They walked up the path by flashlight, carrying musty umbrellas wrapped against their bamboo handles. The air was so heavy with water it was almost not air. Any instant now, it seemed, the sky must open up and turn to flood. You could not call these Javanese monsoons rain. They were a phenomenon more like the eruption of volcanoes, as regular as clockwork, as humbling as Jehovah.
'Thomas,' said de l'Orme, 'this pre-dates everything. It's so very old. Man was still foraging in the trees at this time. Inventing fire, fingerpainting on cave walls. That is what frightens me. These people, whoever they were, should not have had the tools to knap flint, much less carve stone. Or do portraiture or erect columns. This should not exist.'
Thomas considered. Few places on earth had more human antiquity than Java. Java Man – Pithecanthropus erectus , better known as Homo erectus – had been found only a few kilometers from here, at Trinil and Sangiran on the Solo River. For a quarter-million years, man's ancestors had been sampling fruit from these trees. And killing and eating one another, too. The fossil evidence was clear about that as well.
'You mentioned a frieze with grotesques.'
'Monstrous beings,' de l'Orme said. 'That is where I'm taking you now. To the base of Column C.'
'Could it be self-portraiture? Perhaps these were hominids. Perhaps they had talents far beyond what we've given them credit for.'
'Perhaps,' said de l'Orme. 'But then there is the face.'
It was the face that had brought Thomas so far. 'You said it's horrible.'
'Oh, the face is not horrible at all. That's the problem. It's a common face. A human face.'
'Human?'
'It could be your face.' Thomas looked sharply at the blind man. 'Or mine,' de l'Orme added. 'What's horrible is its context. This ordinary face looks upon scenes of savagery and degradation and monstrosity.'
'And?'
'That's all. He's looking. And you can tell he will never look away. I don't know, he seems content. I've felt the carving,' de l'Orme said. 'Even its touch is unsavory. It's most unusual, this juxtaposition of normalcy and chaos.
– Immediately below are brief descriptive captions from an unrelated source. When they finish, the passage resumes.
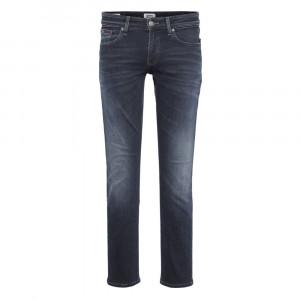 Slim Scanton Cdblst Jeans Homme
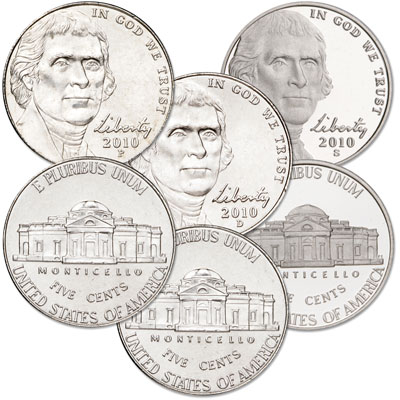 Image for 2010 PDS Jefferson Nickel Set (3 coins) from Littleton Coin Company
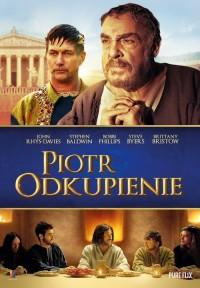 Piotr. Odkupienie - Wydawnictwo - okładka filmu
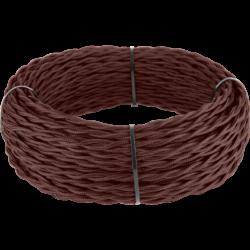 Ретро кабель витой 2х2,5 (итальянский орех) 20 м (под заказ) Ретро кабель витой  2х2,5  (итальянский орех)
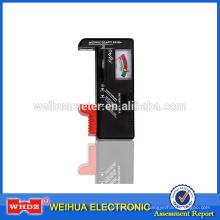 Pacote simples BT168 da capacidade análoga da bateria do verificador da bateria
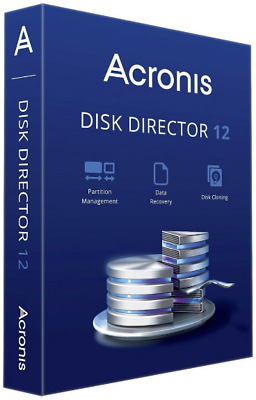 Acronis Disk Director 12 | Lifetime License Key & Update | Fast Email Delivery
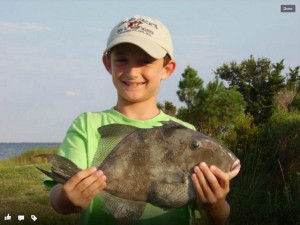 Home Page Holden Beach Charter Fishing (10)
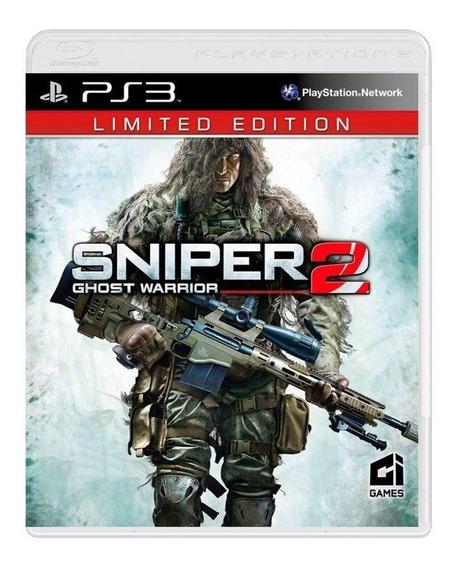Jogo Para Ps3 Sniper 2 Limited Edition
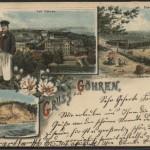 Postkarten-Gruss aus Göhren um 1897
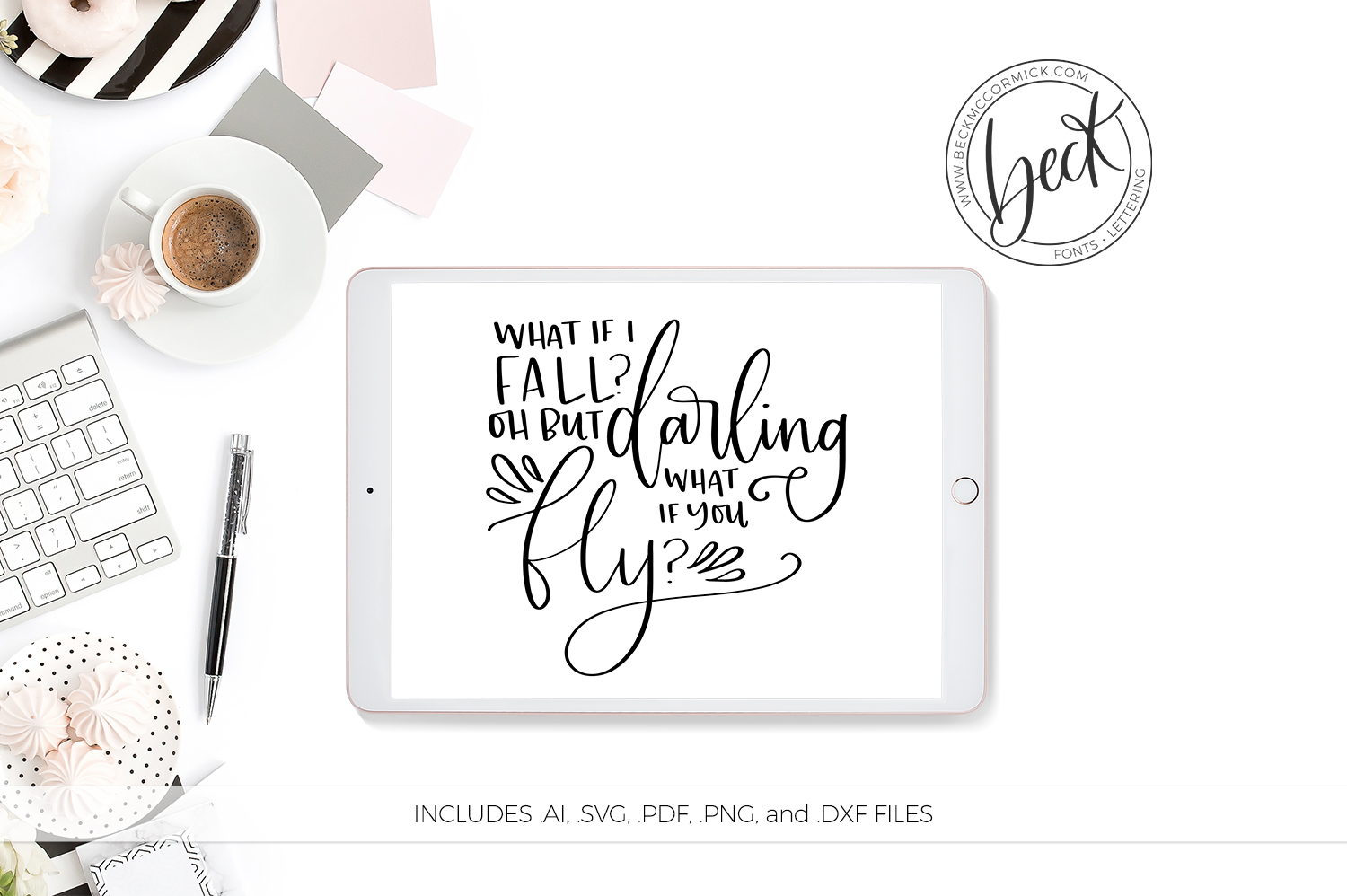 Download Free What If I Fall Graphic By Beckmccormick Creative Fabrica for Cricut Explore, Silhouette and other cutting machines.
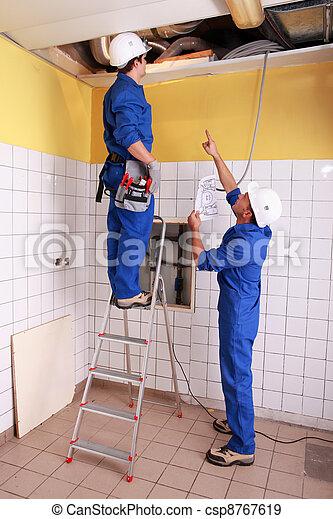 Electricians - csp8767619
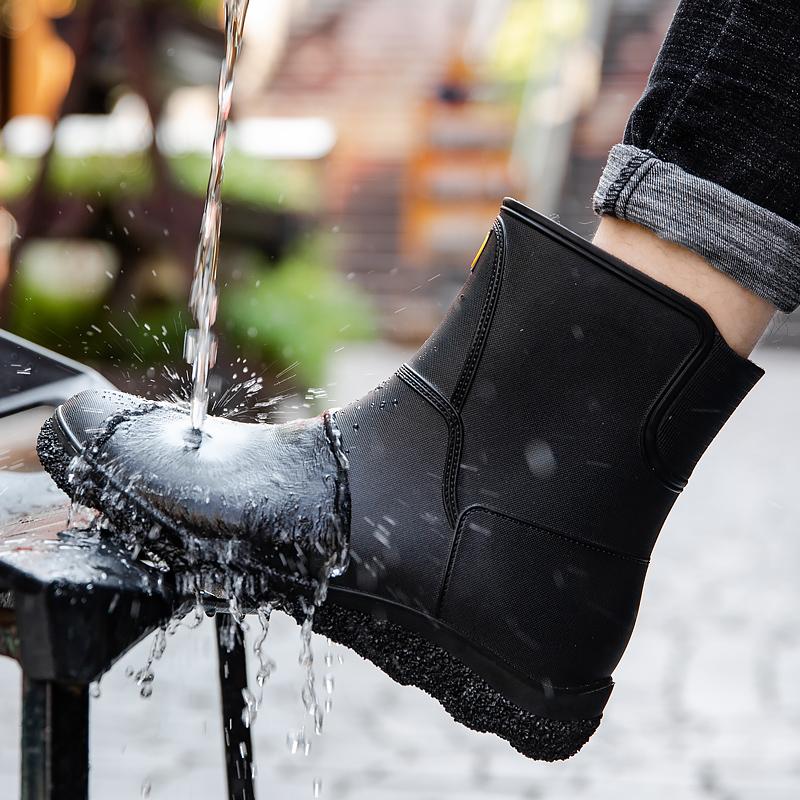 欧美时尚男雨鞋中筒雨靴防滑水鞋短筒加绒胶鞋厨房洗车钓鱼工作鞋
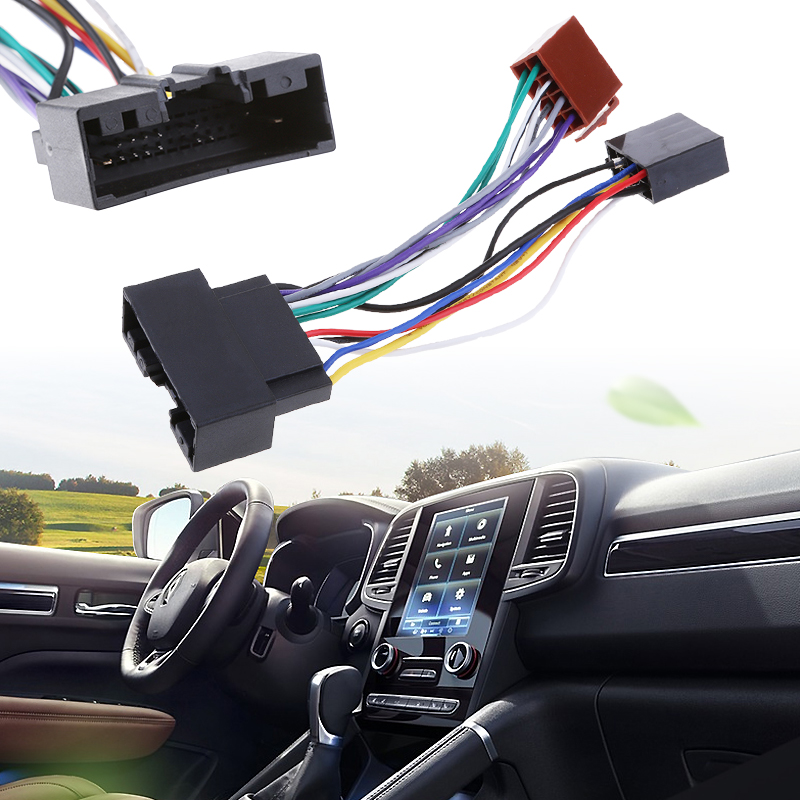 ford car stereo wiring harness car radio stereo wiring harness adapter iso converter wire cable  car radio stereo wiring harness adapter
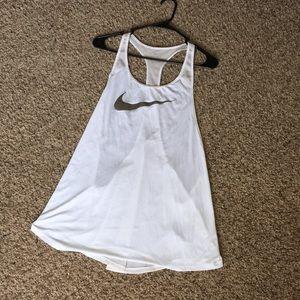 Nike | Pro Dri-Fit Tank Top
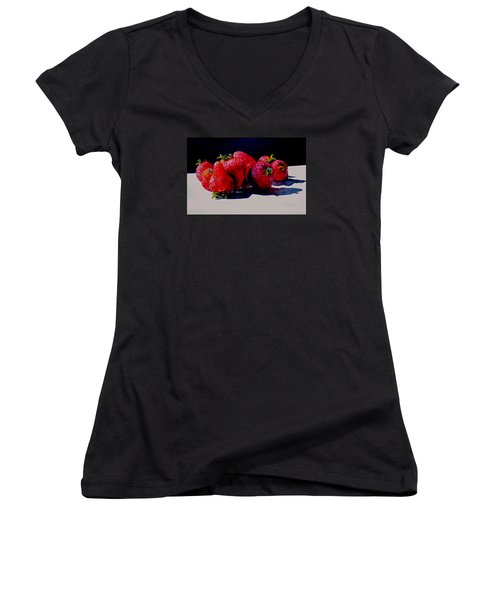 Juicy Strawberries Women's V-Neck T-Shirt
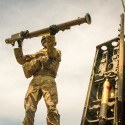 Image - Top Army priorities: Long-range precision fires, hypersonics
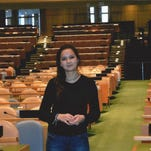 Anne Coulondre is an exchange student at Somerville High School.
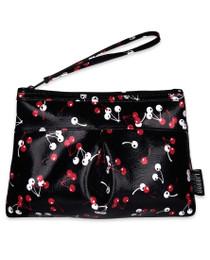 Liquorbrand Micro Cherries Wristlet Pouch Wallet Bag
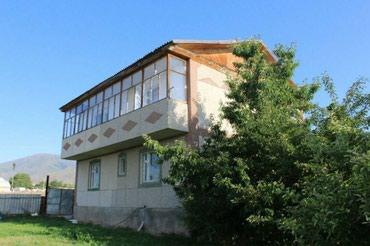квартиры с последующим выкупом in Кыргызстан | КУПЛЮ КВАРТИРУ: 250 кв. м, 6 комнат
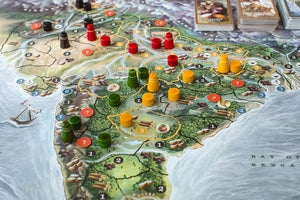 Board map with wooden components, tokens, and cards during a game in progress of Bharata 600 BC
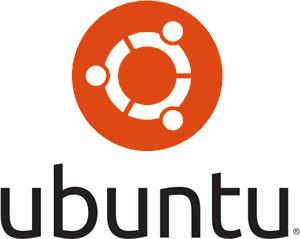 e6a58-ubuntu-logo112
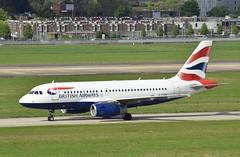 G-EUOH A319 British Airways at Heathrow 22-04-17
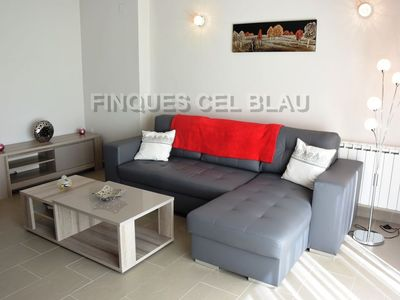 Photo for SEMI-NEW APARTAMENT WITH PARKING AND SWIMMING POOL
And it's so banal, so prosaic. That's the most intriguing thing. It's completely out of sync with its age, whatever age that may be.'
Firecrackers and drums echoed from scattered villages. Ramadan, the month of Muslim fasting, had just ended yesterday. Thomas saw the crescent of the new moon threading between the mountains. Families would be feasting. Whole villages would stay up until dawn watching the shadow plays called wayang, with two-dimensional puppets making love and doing battle as shadows thrown upon a sheet. By dawn, good would triumph over evil, light over darkness: the usual fairy tale.
One of the mountains beneath the moon separated in the middle distance, and became the ruins of Bordubur. The enormous stupa was supposed to be a depiction of Mount Meru, a cosmic Everest. Buried for over a thousand years by an eruption of Gunung Merapi, Bordubur was the greatest of the ruins. In that sense, it was death's palace and cathedral all in one, a pyramid for Southeast Asia.
The ticket for admission was death, at least symbolically. You entered through the jaws of a ferocious devouring beast garlanded with human skulls – the goddess Kali. Immediately you were in a mazelike afterworld. Nearly ten thousand square meters – five square kilometers – of carved 'story wall' accompanied each traveler. It told a tale almost identical to Dante's Inferno and Paradiso. At the bottom the carved panels showed humanity trapped in sin, and depicted hideous punishment by hellish demons. By the time you 'climbed' onto a plateau of rounded stupas, Buddha had guided humanity out of his state of samsara and into enlightenment. No time for that tonight. It was going on two-thirty.
'Pram?' Santos called into the darkness ahead. 'Asalamu alaikum.' Thomas knew the greeting. Peace unto you. But there was no reply.
'Pram is an armed guard I hired to watch over the site,' de l'Orme explained. 'He was a famous guerrilla once. As you might imagine, he's rather old. And probably drunk.'
'Odd,' Santos whispered. 'Stay here.' He moved up the path and out of sight.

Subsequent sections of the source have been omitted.